Before we had per-song folders, Sonar (or Cakewalk Pro Audio as it used to be called) would store all your wave files in one dedicated folder,
entirely separate from your project files. The idea is that every wave file in that folder had been created by Cakewalk at some point, in the course of working on a song. Sometimes you'd record some audio, then delete the take, and Cakewalk wasn't smart enough to know that it could then delete the audio. Sometimes you wouldn't want it to, anyway - perhaps you might have referenced the same piece of audio in 2 different projects, if you had 2 different versions of the same song, for example.
What Clean Audio Folder would do, is go and remove all the audio files from this shared folder that were not currently being used by any Cakewalk project. This meant two things:
- It would have to search every folder of all of your hard drives to find every Cakewalk project, in order to see what audio each one references. This is why it takes so long. It doesn't only search project folders; in fact, it's for the opposite case, where audio is stored completely separate from the project.
- Once it has that list of which audio files your Cakewalk/Sonar projects are using, it can 'safely' delete every wave file that is in the audio folder and which is not on the list, because it assumes every wave file in the folder was made for a Cakewalk/Sonar project at some point. If it's not on the list, it's no longer being used by Sonar, so it's fair game to be deleted.

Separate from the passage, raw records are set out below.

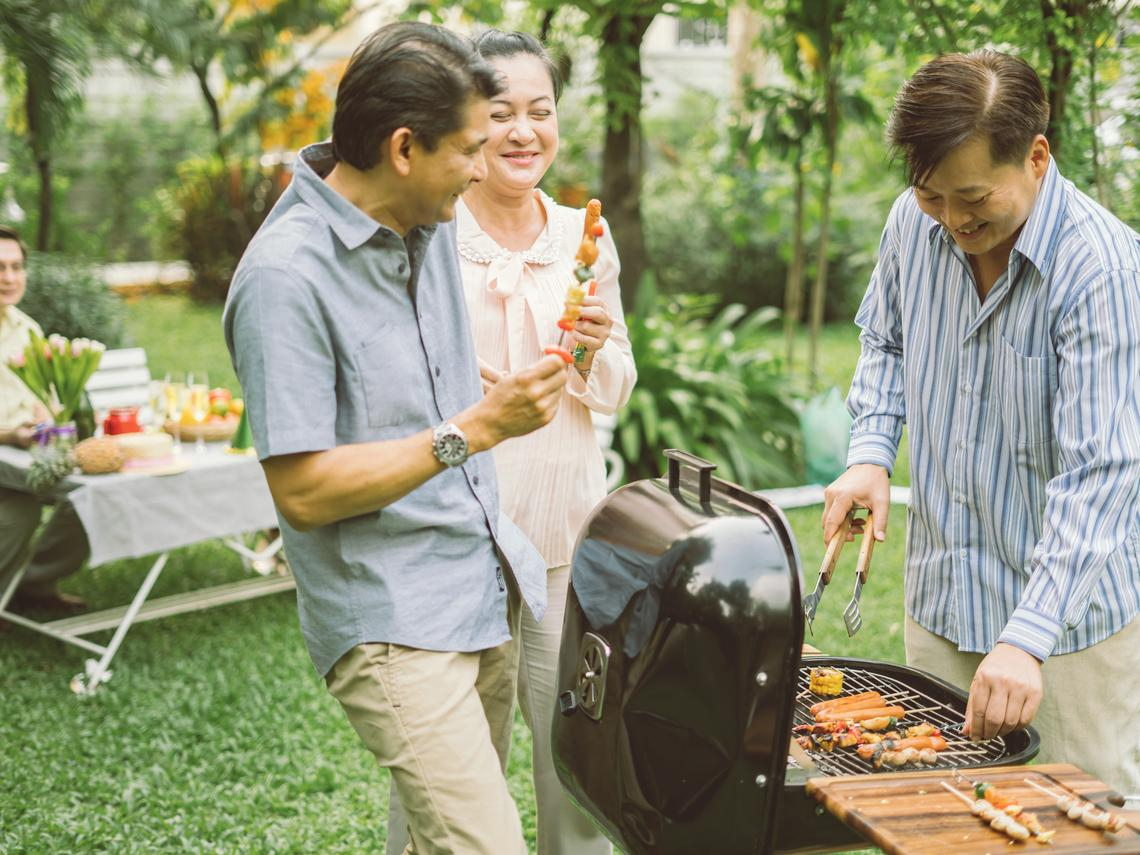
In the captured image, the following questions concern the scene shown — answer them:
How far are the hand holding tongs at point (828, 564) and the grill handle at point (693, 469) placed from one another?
0.47 meters

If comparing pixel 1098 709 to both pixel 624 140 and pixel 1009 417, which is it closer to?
pixel 1009 417

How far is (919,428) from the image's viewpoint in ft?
8.27

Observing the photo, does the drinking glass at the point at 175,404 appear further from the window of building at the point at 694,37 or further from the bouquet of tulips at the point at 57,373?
the window of building at the point at 694,37

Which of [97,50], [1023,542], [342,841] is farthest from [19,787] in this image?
[97,50]

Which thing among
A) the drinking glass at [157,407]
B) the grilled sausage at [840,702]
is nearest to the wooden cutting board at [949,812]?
the grilled sausage at [840,702]

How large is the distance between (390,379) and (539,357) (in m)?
0.80

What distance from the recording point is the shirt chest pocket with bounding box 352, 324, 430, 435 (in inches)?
78.2

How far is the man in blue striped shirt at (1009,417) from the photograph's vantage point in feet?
6.85

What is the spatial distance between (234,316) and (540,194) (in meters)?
1.15

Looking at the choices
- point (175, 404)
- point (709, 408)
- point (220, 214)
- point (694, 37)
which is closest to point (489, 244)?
point (175, 404)

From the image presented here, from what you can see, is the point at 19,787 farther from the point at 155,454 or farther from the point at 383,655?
the point at 383,655

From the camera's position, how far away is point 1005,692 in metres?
2.00

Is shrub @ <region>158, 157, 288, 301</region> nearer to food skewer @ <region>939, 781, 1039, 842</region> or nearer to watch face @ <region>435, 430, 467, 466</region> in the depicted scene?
watch face @ <region>435, 430, 467, 466</region>

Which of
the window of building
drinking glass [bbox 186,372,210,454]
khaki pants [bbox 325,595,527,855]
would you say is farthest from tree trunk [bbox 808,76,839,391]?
the window of building
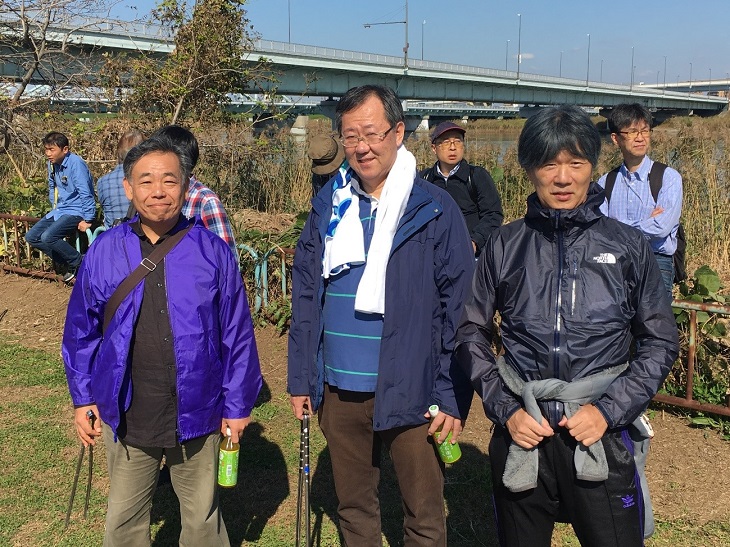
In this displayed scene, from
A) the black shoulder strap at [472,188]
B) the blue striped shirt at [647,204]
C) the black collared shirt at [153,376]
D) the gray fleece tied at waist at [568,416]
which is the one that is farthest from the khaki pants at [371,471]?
the black shoulder strap at [472,188]

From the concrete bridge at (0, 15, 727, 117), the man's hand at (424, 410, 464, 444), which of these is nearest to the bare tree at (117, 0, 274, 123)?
the concrete bridge at (0, 15, 727, 117)

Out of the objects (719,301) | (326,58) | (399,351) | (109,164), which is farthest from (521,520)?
(326,58)

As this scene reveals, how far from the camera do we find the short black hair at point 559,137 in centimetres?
190

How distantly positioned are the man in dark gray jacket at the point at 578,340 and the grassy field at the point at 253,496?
134cm

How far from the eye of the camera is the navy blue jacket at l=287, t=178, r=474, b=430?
2271 mm

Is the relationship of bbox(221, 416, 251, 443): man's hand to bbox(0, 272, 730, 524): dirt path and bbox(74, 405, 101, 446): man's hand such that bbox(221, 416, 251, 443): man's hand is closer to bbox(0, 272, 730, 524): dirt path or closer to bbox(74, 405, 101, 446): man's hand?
bbox(74, 405, 101, 446): man's hand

Your mistake was telling Sonar that your folder entirely dedicated to Sonar project audio was actually your entire D drive. It was intelligent enough to spot that those files were not referenced by your projects, but it's not intelligent enough to realise that many of the files in there were not created by Sonar in the first place.
For backups, I personally use Crashplan, which will automatically save all your data to a remote server. It's not free, but at times like this, it's almost indispensable.